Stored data
- Opening Delimiter -
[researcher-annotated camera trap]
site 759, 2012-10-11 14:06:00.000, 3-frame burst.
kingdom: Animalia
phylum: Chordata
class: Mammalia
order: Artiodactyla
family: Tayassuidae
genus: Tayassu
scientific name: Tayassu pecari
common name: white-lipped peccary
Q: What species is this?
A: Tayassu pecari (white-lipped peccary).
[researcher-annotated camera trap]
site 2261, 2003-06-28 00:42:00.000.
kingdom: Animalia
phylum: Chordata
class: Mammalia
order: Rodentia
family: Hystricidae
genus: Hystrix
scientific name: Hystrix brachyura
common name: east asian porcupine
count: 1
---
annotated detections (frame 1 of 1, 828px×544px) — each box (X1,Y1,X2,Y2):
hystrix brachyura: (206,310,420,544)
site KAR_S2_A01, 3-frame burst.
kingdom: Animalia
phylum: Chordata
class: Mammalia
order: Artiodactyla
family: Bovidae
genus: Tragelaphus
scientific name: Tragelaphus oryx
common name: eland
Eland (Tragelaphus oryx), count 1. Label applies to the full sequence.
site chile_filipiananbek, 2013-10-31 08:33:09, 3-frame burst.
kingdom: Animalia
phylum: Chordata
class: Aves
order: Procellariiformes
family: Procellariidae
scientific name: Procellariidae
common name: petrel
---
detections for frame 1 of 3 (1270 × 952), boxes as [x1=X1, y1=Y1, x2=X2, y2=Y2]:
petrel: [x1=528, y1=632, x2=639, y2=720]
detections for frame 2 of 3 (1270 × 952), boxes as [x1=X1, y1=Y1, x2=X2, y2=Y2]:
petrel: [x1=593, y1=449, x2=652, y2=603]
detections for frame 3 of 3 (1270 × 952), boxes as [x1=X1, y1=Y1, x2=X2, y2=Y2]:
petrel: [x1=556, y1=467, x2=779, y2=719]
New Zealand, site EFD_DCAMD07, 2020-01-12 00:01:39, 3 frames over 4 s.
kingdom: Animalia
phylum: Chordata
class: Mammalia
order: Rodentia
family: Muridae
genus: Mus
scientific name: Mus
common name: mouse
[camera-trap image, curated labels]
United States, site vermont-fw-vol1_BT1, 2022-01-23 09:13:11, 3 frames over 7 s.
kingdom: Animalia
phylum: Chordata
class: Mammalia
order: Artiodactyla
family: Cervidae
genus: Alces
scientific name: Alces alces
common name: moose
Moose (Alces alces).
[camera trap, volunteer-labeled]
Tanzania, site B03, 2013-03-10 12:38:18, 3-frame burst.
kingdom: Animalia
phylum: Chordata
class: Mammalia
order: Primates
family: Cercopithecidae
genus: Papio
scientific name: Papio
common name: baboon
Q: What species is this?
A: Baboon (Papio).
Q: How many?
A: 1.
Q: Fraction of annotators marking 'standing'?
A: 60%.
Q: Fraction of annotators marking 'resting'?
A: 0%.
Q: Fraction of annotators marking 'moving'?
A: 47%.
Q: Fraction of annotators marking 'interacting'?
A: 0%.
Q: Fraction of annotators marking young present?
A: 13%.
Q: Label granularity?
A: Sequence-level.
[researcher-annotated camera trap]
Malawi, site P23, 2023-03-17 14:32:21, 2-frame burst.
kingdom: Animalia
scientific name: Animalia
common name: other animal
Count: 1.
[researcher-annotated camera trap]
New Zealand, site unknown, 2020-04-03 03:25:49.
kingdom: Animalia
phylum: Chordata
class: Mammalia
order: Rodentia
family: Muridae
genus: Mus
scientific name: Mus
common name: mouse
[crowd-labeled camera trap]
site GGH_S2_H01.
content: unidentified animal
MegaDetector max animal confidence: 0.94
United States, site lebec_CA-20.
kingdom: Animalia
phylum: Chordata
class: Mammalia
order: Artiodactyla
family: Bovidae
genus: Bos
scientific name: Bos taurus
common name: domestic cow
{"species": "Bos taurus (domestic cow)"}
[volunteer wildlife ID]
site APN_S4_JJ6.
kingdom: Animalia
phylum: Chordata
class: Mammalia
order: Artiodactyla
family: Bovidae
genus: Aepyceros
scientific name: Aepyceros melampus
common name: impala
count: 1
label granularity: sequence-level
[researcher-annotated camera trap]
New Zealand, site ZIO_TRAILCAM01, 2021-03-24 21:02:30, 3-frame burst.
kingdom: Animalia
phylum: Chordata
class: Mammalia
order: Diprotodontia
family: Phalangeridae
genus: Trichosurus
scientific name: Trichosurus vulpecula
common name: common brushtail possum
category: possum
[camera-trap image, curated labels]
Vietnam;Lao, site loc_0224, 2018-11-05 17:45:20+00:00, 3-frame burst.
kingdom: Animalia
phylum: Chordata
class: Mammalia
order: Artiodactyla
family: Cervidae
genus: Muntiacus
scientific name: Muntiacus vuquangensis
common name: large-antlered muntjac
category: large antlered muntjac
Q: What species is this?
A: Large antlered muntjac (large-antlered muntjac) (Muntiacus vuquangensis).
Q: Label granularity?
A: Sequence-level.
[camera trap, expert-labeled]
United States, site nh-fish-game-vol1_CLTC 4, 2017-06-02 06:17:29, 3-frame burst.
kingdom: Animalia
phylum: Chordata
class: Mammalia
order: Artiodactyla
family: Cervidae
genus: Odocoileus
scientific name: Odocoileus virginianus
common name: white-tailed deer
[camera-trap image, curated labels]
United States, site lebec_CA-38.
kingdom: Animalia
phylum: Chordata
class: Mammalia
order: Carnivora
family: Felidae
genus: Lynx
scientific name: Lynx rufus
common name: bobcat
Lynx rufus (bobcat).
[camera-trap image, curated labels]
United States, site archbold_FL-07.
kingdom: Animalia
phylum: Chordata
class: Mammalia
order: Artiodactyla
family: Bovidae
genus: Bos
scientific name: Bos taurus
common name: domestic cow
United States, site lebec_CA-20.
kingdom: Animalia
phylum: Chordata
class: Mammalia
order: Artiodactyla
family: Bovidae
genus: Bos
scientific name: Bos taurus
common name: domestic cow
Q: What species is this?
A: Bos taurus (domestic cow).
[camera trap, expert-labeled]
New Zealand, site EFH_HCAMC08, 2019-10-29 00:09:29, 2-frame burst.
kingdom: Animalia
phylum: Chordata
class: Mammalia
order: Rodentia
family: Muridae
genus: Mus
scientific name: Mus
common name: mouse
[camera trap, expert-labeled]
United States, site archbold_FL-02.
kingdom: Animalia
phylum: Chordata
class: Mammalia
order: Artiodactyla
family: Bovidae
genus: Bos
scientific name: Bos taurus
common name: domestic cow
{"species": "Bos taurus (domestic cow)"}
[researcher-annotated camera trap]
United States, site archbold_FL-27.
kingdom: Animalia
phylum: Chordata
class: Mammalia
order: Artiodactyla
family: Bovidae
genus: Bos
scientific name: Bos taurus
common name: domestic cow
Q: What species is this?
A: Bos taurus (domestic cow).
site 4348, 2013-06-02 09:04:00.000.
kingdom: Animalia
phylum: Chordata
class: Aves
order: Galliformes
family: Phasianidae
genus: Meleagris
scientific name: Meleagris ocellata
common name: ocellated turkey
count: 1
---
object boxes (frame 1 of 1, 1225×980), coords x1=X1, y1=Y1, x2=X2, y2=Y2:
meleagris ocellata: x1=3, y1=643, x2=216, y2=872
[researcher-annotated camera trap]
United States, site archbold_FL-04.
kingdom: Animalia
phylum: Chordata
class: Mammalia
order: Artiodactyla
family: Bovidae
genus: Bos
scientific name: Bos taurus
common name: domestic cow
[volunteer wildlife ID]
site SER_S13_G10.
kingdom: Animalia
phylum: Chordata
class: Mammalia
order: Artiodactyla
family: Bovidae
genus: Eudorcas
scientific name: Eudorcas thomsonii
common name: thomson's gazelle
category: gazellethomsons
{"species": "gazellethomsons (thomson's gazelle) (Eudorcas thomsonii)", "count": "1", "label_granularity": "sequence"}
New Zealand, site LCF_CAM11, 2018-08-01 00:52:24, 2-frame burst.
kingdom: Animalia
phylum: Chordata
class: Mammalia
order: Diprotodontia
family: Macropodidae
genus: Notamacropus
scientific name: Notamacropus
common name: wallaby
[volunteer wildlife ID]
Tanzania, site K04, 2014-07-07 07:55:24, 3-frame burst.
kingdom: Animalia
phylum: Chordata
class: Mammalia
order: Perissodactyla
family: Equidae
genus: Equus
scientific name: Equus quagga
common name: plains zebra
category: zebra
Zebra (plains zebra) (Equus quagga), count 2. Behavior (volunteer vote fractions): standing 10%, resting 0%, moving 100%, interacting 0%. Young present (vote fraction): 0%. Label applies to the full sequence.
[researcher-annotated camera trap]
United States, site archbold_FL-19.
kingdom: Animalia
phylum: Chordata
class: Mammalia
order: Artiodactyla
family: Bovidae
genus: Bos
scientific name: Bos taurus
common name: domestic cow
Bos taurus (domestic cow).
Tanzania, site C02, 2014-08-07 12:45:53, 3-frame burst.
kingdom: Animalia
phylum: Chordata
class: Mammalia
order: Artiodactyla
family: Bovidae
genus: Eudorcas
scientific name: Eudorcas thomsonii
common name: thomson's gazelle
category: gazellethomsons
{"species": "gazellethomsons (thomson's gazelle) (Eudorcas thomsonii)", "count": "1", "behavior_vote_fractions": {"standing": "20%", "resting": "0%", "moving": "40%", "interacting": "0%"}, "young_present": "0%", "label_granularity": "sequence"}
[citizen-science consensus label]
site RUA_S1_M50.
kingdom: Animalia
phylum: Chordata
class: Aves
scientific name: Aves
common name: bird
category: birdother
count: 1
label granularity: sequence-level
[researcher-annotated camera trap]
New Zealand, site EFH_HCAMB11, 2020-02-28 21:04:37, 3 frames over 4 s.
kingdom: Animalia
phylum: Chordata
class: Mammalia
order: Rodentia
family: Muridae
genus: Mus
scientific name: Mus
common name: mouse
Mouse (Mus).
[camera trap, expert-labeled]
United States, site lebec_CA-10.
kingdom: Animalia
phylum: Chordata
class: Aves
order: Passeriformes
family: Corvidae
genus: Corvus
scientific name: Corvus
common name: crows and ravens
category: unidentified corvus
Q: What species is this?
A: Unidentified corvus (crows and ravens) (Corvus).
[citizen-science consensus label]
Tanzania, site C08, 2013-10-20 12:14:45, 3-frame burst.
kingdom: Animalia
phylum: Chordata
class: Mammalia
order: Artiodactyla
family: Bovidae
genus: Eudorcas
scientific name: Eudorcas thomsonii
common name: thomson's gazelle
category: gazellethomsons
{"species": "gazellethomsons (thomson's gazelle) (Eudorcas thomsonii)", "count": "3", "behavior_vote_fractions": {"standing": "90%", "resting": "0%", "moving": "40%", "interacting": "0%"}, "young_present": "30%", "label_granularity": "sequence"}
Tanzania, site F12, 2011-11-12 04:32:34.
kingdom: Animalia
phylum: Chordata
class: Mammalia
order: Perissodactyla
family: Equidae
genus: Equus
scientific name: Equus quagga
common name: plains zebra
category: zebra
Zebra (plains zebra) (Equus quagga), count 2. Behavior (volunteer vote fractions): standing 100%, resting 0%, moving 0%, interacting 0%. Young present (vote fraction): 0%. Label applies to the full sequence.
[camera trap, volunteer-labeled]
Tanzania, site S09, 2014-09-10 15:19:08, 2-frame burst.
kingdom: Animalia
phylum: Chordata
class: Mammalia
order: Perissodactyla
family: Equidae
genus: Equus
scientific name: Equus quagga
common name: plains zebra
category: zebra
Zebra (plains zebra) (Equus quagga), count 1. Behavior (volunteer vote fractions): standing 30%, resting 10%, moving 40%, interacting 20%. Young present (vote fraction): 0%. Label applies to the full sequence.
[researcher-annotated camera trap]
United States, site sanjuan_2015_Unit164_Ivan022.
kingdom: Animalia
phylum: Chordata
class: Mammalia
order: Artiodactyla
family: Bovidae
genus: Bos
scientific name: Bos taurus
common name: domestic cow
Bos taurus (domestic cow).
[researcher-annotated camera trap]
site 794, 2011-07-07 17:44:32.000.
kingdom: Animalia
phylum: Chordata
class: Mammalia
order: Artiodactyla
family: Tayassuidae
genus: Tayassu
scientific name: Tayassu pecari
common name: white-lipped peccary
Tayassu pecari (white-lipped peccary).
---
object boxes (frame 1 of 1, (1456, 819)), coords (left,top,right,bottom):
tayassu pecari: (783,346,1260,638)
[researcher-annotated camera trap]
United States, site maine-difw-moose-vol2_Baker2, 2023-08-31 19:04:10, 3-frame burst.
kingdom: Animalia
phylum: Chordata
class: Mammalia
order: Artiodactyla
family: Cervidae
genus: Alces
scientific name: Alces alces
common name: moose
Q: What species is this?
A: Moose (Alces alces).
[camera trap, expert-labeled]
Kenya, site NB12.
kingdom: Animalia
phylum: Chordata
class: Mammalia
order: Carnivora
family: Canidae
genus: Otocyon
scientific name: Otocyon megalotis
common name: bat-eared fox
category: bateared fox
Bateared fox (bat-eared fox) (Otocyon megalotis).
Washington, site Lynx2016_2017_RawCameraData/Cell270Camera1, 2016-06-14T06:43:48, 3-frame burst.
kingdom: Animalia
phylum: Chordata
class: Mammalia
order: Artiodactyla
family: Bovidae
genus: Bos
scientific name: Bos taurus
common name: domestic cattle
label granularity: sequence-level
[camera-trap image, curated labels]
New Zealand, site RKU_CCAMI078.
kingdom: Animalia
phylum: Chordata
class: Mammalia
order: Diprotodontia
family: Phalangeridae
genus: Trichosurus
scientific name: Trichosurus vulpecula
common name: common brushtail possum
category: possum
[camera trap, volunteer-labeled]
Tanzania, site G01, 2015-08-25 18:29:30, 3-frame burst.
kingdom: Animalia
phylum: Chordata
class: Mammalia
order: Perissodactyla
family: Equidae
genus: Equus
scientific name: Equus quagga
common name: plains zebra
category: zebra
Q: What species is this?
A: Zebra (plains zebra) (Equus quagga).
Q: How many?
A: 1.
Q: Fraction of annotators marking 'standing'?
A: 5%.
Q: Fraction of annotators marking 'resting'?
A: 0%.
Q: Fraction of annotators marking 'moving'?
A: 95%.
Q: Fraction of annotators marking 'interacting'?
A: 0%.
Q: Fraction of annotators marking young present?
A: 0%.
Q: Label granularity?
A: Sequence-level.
- Closing Delimiter -
Could you return every line from the entries above in which the string "Tanzania" occurs?

■ Response
Tanzania, site B03, 2013-03-10 12:38:18, 3-frame burst.
Tanzania, site K04, 2014-07-07 07:55:24, 3-frame burst.
Tanzania, site C02, 2014-08-07 12:45:53, 3-frame burst.
Tanzania, site C08, 2013-10-20 12:14:45, 3-frame burst.
Tanzania, site F12, 2011-11-12 04:32:34.
Tanzania, site S09, 2014-09-10 15:19:08, 2-frame burst.
Tanzania, site G01, 2015-08-25 18:29:30, 3-frame burst.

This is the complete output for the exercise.